Problem requirements:
Below are the records; retype each one exactly.

----- Data to use

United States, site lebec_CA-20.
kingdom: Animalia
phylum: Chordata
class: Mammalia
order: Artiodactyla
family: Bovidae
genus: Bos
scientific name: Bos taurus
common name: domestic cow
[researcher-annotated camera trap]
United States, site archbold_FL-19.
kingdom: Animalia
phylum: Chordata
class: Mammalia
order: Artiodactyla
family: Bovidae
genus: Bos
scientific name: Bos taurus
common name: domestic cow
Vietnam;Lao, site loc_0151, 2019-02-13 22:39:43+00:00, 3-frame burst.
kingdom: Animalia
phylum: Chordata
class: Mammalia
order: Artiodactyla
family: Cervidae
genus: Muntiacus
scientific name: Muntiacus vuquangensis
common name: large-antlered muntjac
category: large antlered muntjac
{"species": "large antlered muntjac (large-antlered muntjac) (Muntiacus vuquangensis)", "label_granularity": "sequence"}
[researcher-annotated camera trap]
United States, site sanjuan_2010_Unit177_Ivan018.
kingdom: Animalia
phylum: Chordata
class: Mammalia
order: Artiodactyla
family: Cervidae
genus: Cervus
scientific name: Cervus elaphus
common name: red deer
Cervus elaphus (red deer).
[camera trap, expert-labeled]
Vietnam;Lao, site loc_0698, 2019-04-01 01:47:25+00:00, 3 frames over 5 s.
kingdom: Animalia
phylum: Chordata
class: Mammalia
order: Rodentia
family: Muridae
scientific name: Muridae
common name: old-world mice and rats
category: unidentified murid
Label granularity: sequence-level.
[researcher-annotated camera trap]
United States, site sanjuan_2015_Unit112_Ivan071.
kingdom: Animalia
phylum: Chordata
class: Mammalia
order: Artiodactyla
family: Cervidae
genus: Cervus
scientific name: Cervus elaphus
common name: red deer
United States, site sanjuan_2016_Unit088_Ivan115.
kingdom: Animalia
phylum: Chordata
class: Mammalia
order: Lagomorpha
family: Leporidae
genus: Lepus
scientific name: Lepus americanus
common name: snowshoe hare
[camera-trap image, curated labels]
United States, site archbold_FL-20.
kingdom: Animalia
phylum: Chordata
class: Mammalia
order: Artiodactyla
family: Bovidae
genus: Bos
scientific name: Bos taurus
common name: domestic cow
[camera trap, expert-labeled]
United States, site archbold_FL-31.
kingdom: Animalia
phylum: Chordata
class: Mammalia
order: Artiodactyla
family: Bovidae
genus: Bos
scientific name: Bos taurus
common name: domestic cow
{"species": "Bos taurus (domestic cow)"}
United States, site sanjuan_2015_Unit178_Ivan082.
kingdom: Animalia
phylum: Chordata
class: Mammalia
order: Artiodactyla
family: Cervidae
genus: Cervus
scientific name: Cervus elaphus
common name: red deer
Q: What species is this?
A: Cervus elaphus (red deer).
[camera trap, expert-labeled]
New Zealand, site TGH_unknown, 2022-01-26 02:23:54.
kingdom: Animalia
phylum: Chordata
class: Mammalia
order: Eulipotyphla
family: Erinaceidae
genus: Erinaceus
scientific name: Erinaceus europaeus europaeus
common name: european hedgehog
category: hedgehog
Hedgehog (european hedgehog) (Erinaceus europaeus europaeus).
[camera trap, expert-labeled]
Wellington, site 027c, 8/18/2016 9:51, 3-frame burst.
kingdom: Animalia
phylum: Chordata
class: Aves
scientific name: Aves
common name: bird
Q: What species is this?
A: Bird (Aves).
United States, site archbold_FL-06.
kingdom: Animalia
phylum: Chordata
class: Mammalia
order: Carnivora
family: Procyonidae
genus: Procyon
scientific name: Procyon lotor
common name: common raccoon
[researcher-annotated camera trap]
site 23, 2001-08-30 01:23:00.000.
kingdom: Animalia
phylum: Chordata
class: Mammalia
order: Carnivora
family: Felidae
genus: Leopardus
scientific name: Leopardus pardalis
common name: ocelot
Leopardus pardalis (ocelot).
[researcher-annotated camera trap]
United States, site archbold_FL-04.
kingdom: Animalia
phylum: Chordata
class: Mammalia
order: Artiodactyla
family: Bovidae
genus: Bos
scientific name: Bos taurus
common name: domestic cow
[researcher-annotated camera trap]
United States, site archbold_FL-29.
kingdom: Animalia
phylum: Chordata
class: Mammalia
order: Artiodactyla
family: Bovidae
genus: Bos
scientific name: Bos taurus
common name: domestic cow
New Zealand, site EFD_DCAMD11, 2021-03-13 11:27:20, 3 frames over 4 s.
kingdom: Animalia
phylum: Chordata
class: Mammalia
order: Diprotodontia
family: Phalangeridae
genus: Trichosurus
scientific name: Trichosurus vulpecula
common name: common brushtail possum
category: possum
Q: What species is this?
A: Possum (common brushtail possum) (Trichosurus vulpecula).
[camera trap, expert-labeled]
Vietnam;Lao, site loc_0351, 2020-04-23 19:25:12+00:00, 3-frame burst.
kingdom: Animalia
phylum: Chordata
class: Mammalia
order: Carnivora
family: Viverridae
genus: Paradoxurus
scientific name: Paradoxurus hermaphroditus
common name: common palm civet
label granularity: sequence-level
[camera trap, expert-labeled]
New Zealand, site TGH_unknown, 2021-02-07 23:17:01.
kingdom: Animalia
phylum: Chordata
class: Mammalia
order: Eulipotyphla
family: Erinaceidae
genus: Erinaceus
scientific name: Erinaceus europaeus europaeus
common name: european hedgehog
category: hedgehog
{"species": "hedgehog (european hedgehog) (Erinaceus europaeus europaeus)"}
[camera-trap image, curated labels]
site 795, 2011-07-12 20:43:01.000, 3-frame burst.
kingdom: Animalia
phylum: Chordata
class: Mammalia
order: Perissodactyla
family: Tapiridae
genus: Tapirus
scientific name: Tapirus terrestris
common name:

----------

Answer area:
United States, site lebec_CA-20.
kingdom: Animalia
phylum: Chordata
class: Mammalia
order: Artiodactyla
family: Bovidae
genus: Bos
scientific name: Bos taurus
common name: domestic cow
[researcher-annotated camera trap]
United States, site archbold_FL-19.
kingdom: Animalia
phylum: Chordata
class: Mammalia
order: Artiodactyla
family: Bovidae
genus: Bos
scientific name: Bos taurus
common name: domestic cow
Vietnam;Lao, site loc_0151, 2019-02-13 22:39:43+00:00, 3-frame burst.
kingdom: Animalia
phylum: Chordata
class: Mammalia
order: Artiodactyla
family: Cervidae
genus: Muntiacus
scientific name: Muntiacus vuquangensis
common name: large-antlered muntjac
category: large antlered muntjac
{"species": "large antlered muntjac (large-antlered muntjac) (Muntiacus vuquangensis)", "label_granularity": "sequence"}
[researcher-annotated camera trap]
United States, site sanjuan_2010_Unit177_Ivan018.
kingdom: Animalia
phylum: Chordata
class: Mammalia
order: Artiodactyla
family: Cervidae
genus: Cervus
scientific name: Cervus elaphus
common name: red deer
Cervus elaphus (red deer).
[camera trap, expert-labeled]
Vietnam;Lao, site loc_0698, 2019-04-01 01:47:25+00:00, 3 frames over 5 s.
kingdom: Animalia
phylum: Chordata
class: Mammalia
order: Rodentia
family: Muridae
scientific name: Muridae
common name: old-world mice and rats
category: unidentified murid
Label granularity: sequence-level.
[researcher-annotated camera trap]
United States, site sanjuan_2015_Unit112_Ivan071.
kingdom: Animalia
phylum: Chordata
class: Mammalia
order: Artiodactyla
family: Cervidae
genus: Cervus
scientific name: Cervus elaphus
common name: red deer
United States, site sanjuan_2016_Unit088_Ivan115.
kingdom: Animalia
phylum: Chordata
class: Mammalia
order: Lagomorpha
family: Leporidae
genus: Lepus
scientific name: Lepus americanus
common name: snowshoe hare
[camera-trap image, curated labels]
United States, site archbold_FL-20.
kingdom: Animalia
phylum: Chordata
class: Mammalia
order: Artiodactyla
family: Bovidae
genus: Bos
scientific name: Bos taurus
common name: domestic cow
[camera trap, expert-labeled]
United States, site archbold_FL-31.
kingdom: Animalia
phylum: Chordata
class: Mammalia
order: Artiodactyla
family: Bovidae
genus: Bos
scientific name: Bos taurus
common name: domestic cow
{"species": "Bos taurus (domestic cow)"}
United States, site sanjuan_2015_Unit178_Ivan082.
kingdom: Animalia
phylum: Chordata
class: Mammalia
order: Artiodactyla
family: Cervidae
genus: Cervus
scientific name: Cervus elaphus
common name: red deer
Q: What species is this?
A: Cervus elaphus (red deer).
[camera trap, expert-labeled]
New Zealand, site TGH_unknown, 2022-01-26 02:23:54.
kingdom: Animalia
phylum: Chordata
class: Mammalia
order: Eulipotyphla
family: Erinaceidae
genus: Erinaceus
scientific name: Erinaceus europaeus europaeus
common name: european hedgehog
category: hedgehog
Hedgehog (european hedgehog) (Erinaceus europaeus europaeus).
[camera trap, expert-labeled]
Wellington, site 027c, 8/18/2016 9:51, 3-frame burst.
kingdom: Animalia
phylum: Chordata
class: Aves
scientific name: Aves
common name: bird
Q: What species is this?
A: Bird (Aves).
United States, site archbold_FL-06.
kingdom: Animalia
phylum: Chordata
class: Mammalia
order: Carnivora
family: Procyonidae
genus: Procyon
scientific name: Procyon lotor
common name: common raccoon
[researcher-annotated camera trap]
site 23, 2001-08-30 01:23:00.000.
kingdom: Animalia
phylum: Chordata
class: Mammalia
order: Carnivora
family: Felidae
genus: Leopardus
scientific name: Leopardus pardalis
common name: ocelot
Leopardus pardalis (ocelot).
[researcher-annotated camera trap]
United States, site archbold_FL-04.
kingdom: Animalia
phylum: Chordata
class: Mammalia
order: Artiodactyla
family: Bovidae
genus: Bos
scientific name: Bos taurus
common name: domestic cow
[researcher-annotated camera trap]
United States, site archbold_FL-29.
kingdom: Animalia
phylum: Chordata
class: Mammalia
order: Artiodactyla
family: Bovidae
genus: Bos
scientific name: Bos taurus
common name: domestic cow
New Zealand, site EFD_DCAMD11, 2021-03-13 11:27:20, 3 frames over 4 s.
kingdom: Animalia
phylum: Chordata
class: Mammalia
order: Diprotodontia
family: Phalangeridae
genus: Trichosurus
scientific name: Trichosurus vulpecula
common name: common brushtail possum
category: possum
Q: What species is this?
A: Possum (common brushtail possum) (Trichosurus vulpecula).
[camera trap, expert-labeled]
Vietnam;Lao, site loc_0351, 2020-04-23 19:25:12+00:00, 3-frame burst.
kingdom: Animalia
phylum: Chordata
class: Mammalia
order: Carnivora
family: Viverridae
genus: Paradoxurus
scientific name: Paradoxurus hermaphroditus
common name: common palm civet
label granularity: sequence-level
[camera trap, expert-labeled]
New Zealand, site TGH_unknown, 2021-02-07 23:17:01.
kingdom: Animalia
phylum: Chordata
class: Mammalia
order: Eulipotyphla
family: Erinaceidae
genus: Erinaceus
scientific name: Erinaceus europaeus europaeus
common name: european hedgehog
category: hedgehog
{"species": "hedgehog (european hedgehog) (Erinaceus europaeus europaeus)"}
[camera-trap image, curated labels]
site 795, 2011-07-12 20:43:01.000, 3-frame burst.
kingdom: Animalia
phylum: Chordata
class: Mammalia
order: Perissodactyla
family: Tapiridae
genus: Tapirus
scientific name: Tapirus terrestris
common name:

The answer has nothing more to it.